3. Sécurité et confidentialité

  • Principe fondamental : Donner une information à un chatbot – dans le prompt ou par une pièce jointe – équivaut à la publier sur internet.
  • Interdiction stricte : Aucun document couvert par un secret ne doit être versé dans un SIA externe.
  • Exemples d’usages formellement proscrits :
    • Télécharger des mémoires, des pièces de dossiers contentieux, des notes de rapporteur ou des projets de décision.
    • Soumettre un projet de texte normatif (ex: projet de décret) couvert par le secret des délibérations.
    • Faire corriger un projet de conclusions de rapporteur public, qui peut contenir des informations personnelles.
    • Utiliser l’IA pour résumer un dossier de procédure ou analyser des expertises médicales confidentielles.

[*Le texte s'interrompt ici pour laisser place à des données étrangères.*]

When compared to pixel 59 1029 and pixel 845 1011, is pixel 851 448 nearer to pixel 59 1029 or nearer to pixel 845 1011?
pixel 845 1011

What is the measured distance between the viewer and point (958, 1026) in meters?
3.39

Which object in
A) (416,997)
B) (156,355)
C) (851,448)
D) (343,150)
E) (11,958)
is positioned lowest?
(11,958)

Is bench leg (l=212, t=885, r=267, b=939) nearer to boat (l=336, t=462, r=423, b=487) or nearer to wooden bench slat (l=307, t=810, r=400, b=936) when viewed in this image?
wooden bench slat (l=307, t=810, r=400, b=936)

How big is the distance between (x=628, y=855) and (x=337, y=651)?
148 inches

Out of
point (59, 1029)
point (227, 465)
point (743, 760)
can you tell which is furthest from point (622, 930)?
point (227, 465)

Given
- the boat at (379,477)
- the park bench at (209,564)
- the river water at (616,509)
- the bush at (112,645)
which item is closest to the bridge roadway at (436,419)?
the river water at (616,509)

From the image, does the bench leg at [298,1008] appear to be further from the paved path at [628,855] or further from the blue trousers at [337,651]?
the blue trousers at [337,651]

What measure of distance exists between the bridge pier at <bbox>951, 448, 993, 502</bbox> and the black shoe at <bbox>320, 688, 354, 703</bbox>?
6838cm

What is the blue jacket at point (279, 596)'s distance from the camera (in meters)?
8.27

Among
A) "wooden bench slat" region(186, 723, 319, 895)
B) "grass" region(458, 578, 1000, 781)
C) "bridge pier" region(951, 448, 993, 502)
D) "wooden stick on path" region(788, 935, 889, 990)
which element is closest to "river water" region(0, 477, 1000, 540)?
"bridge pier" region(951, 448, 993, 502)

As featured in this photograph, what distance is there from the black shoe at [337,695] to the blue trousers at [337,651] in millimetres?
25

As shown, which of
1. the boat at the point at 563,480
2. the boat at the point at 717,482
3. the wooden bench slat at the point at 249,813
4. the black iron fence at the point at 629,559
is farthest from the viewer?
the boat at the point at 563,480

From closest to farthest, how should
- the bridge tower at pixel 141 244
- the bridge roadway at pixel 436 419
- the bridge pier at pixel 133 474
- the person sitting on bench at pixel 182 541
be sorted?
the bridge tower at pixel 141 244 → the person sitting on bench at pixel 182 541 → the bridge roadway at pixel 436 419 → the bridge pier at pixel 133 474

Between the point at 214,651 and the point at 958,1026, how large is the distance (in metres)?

4. Développement de Systèmes d’IA Internes

  • Périmètre d’application maîtrisé :
    • Les projets envisagés se limitent à des tâches à faible risque, comme l’automatisation de l’anonymisation ou l’aide à la recherche juridique.
    • L’IA ne servira qu’à des tâches préparatoires, sans incidence sur la décision finale.
    • Un principe de réversibilité est affirmé, garantissant la capacité de réaliser les tâches manuellement.
  • Conditions de la confiance :
    • Transparence : La juridiction s’engage à communiquer publiquement sur les SIA développés, leurs usages et les garanties de contrôle humain.
    • Performance et durabilité : Le déploiement se fera après une phase d’expérimentation et d’évaluation des bénéfices par rapport aux coûts (humains, financiers, environnementaux). Une évaluation environnementale sera menée.
    • Autonomie stratégique : Les SIA internes devront offrir des garanties de souveraineté et de sécurité, avec une attention portée à la localisation des serveurs et une conformité aux recommandations de l’ANSSI.